Records of questions about scenes

--------------------

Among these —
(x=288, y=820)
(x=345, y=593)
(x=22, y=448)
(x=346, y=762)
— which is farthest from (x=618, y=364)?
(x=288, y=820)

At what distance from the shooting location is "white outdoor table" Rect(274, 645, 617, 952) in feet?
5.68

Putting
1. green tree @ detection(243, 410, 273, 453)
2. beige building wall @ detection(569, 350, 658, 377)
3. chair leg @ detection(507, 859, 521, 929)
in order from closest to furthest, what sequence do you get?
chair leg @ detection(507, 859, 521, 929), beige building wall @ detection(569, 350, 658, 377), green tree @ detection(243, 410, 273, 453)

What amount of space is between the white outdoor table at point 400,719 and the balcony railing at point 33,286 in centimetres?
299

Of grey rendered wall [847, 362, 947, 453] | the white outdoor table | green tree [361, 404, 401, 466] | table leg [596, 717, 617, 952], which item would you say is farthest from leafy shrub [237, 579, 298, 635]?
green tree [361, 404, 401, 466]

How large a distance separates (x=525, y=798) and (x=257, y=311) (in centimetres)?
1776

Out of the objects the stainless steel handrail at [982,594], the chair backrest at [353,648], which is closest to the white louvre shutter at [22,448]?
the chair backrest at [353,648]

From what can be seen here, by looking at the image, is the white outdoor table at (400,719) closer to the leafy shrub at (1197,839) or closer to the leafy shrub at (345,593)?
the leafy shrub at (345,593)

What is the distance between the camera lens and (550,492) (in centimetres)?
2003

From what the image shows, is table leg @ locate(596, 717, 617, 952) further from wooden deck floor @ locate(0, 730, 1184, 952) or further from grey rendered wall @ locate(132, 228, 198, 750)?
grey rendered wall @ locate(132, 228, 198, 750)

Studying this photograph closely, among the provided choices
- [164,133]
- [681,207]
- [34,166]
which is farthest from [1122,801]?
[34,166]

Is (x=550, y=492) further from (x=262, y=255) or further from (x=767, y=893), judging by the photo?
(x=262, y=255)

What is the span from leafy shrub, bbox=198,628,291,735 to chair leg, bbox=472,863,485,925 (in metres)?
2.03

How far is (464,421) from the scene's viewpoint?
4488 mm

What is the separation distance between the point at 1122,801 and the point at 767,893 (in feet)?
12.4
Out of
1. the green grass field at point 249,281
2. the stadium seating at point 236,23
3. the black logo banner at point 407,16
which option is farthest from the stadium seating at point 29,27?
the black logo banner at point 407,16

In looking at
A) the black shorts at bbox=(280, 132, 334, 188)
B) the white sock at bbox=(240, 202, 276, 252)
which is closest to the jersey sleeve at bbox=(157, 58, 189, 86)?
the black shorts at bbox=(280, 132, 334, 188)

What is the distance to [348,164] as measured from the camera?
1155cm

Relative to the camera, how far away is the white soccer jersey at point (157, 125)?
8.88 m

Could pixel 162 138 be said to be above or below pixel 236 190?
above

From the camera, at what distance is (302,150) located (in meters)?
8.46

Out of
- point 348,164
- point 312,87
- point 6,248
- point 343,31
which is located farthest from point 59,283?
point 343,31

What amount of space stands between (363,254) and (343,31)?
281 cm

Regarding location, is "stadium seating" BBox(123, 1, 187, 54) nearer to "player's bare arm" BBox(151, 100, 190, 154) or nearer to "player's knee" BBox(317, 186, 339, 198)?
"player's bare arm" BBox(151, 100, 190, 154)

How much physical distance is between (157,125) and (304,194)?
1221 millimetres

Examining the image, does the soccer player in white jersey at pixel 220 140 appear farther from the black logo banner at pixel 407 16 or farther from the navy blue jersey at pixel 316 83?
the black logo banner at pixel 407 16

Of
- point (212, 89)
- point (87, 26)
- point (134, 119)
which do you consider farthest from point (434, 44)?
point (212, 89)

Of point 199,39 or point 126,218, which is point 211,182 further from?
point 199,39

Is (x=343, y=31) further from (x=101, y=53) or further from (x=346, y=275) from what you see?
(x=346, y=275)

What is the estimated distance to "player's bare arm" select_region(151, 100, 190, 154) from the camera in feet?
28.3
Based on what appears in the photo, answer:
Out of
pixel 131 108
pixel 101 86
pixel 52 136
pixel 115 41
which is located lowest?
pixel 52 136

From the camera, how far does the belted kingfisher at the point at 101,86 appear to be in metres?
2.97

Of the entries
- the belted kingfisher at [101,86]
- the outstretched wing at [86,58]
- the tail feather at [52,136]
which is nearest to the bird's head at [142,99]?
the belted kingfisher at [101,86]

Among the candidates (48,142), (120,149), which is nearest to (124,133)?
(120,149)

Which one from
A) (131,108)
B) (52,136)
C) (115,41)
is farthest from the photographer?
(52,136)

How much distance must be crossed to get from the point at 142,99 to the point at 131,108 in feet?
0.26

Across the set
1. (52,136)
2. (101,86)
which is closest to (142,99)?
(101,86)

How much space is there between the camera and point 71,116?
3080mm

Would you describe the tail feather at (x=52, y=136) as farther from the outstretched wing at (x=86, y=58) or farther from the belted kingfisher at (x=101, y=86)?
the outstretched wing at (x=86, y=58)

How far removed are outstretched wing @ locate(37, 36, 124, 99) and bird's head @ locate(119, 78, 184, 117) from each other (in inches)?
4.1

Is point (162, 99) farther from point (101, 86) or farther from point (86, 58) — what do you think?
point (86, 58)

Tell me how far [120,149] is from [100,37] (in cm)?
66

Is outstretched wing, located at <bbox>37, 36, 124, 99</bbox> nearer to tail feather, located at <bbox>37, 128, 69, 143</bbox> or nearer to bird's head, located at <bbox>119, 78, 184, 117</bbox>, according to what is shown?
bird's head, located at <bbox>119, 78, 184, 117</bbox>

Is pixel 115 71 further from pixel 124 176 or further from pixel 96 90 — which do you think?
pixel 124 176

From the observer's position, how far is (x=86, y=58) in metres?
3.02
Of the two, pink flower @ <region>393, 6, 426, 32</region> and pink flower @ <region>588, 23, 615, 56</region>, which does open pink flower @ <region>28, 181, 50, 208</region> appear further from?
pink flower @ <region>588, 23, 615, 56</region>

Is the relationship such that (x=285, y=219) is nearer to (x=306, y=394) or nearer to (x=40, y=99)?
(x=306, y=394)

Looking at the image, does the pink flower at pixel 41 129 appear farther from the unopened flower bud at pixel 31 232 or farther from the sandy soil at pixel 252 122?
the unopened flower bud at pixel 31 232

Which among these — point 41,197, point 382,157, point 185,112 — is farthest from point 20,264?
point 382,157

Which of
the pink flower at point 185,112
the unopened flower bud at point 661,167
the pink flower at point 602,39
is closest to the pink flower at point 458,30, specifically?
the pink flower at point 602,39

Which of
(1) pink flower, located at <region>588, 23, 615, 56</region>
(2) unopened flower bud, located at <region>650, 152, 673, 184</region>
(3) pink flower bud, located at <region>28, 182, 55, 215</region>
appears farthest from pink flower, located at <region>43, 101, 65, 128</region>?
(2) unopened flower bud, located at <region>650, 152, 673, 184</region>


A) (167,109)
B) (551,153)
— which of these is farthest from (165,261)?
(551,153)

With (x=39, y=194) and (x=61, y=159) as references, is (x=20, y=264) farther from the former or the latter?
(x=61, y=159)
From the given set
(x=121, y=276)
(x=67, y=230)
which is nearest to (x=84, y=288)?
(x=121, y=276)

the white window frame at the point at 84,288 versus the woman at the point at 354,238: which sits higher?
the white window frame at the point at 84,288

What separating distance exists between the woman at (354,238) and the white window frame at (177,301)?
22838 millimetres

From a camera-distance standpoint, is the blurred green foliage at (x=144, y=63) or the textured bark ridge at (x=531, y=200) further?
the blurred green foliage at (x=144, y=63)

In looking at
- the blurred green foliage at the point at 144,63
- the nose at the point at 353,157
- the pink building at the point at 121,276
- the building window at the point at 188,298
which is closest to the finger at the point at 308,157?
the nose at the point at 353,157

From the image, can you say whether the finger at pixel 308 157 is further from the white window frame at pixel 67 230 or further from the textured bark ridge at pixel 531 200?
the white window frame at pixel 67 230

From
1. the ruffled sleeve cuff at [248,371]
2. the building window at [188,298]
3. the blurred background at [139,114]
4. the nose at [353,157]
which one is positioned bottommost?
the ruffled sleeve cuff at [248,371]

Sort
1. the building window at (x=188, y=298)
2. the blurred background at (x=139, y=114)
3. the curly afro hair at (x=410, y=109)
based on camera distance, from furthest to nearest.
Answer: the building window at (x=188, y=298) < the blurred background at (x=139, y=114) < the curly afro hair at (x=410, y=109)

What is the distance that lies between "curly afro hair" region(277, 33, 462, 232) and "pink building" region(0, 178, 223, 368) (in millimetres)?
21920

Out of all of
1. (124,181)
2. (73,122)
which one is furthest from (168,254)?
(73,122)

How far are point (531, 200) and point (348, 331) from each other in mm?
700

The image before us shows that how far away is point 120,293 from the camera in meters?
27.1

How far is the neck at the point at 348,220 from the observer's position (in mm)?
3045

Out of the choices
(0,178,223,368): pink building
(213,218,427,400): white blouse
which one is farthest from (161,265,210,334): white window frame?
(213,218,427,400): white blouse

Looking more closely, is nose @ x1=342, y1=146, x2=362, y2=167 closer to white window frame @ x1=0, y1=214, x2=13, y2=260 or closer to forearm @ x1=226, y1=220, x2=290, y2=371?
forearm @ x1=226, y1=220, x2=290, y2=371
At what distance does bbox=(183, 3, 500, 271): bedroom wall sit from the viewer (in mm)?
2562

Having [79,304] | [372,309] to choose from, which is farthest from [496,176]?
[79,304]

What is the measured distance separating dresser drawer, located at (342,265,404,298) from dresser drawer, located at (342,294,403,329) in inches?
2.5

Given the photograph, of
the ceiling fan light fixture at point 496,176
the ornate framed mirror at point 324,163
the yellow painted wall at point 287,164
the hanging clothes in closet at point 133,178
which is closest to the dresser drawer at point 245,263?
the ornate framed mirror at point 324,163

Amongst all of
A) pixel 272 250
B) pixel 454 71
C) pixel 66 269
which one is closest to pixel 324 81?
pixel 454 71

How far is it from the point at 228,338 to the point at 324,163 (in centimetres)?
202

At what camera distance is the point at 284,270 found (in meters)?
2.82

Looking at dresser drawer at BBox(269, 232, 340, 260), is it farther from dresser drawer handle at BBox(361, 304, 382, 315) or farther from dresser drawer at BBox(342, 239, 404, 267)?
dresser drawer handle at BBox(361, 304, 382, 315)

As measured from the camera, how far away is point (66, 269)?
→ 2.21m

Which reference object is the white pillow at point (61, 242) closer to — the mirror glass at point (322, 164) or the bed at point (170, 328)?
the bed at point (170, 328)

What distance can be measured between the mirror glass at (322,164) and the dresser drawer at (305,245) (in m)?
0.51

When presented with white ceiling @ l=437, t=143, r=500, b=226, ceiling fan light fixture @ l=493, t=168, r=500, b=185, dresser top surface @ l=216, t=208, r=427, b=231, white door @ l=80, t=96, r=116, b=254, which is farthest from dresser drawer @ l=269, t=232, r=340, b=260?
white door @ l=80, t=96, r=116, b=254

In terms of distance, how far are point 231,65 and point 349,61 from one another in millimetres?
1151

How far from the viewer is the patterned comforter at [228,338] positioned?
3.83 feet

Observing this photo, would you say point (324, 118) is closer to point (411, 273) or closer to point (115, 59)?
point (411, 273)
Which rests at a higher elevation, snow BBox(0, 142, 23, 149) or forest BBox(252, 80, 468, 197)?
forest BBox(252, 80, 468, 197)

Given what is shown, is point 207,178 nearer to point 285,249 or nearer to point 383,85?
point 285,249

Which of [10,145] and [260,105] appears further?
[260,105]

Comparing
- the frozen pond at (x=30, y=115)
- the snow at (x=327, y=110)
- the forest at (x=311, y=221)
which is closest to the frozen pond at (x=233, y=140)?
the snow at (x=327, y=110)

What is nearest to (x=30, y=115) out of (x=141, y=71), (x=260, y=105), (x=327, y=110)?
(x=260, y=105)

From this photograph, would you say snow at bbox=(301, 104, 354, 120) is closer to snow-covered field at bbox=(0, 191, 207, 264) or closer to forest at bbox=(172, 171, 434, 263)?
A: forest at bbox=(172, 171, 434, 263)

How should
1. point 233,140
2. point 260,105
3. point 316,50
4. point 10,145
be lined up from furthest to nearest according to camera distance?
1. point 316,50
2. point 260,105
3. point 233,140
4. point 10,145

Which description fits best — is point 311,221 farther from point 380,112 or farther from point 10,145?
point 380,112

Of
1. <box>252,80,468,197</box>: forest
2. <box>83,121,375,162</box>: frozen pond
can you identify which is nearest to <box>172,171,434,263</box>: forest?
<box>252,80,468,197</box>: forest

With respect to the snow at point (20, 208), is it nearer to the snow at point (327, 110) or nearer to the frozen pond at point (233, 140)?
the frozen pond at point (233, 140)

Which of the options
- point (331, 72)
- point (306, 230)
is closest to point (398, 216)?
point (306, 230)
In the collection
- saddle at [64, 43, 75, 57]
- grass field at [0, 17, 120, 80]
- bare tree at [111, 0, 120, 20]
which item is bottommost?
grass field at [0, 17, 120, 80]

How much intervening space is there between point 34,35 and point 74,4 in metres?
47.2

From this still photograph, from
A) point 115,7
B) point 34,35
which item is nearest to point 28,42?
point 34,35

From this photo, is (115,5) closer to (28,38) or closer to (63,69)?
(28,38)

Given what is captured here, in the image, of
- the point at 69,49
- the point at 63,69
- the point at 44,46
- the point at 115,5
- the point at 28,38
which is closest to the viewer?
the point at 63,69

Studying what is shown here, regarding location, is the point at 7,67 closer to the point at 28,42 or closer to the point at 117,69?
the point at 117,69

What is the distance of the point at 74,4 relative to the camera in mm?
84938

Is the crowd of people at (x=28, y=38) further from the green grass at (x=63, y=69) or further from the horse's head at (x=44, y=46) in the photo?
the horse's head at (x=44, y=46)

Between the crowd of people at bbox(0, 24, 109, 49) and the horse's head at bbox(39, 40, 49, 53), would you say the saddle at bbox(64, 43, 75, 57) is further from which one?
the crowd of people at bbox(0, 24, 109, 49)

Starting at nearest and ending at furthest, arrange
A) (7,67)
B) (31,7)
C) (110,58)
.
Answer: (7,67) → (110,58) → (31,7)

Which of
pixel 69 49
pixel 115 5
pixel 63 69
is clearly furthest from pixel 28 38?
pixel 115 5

--------------------

*Objective:* Pick out each of the lines above that contains the word "Studying", and copy those lines.

*Written response:*
Studying this photograph closely, among the provided choices
Studying what is shown here, regarding location, is the point at 7,67 closer to the point at 28,42 or closer to the point at 117,69?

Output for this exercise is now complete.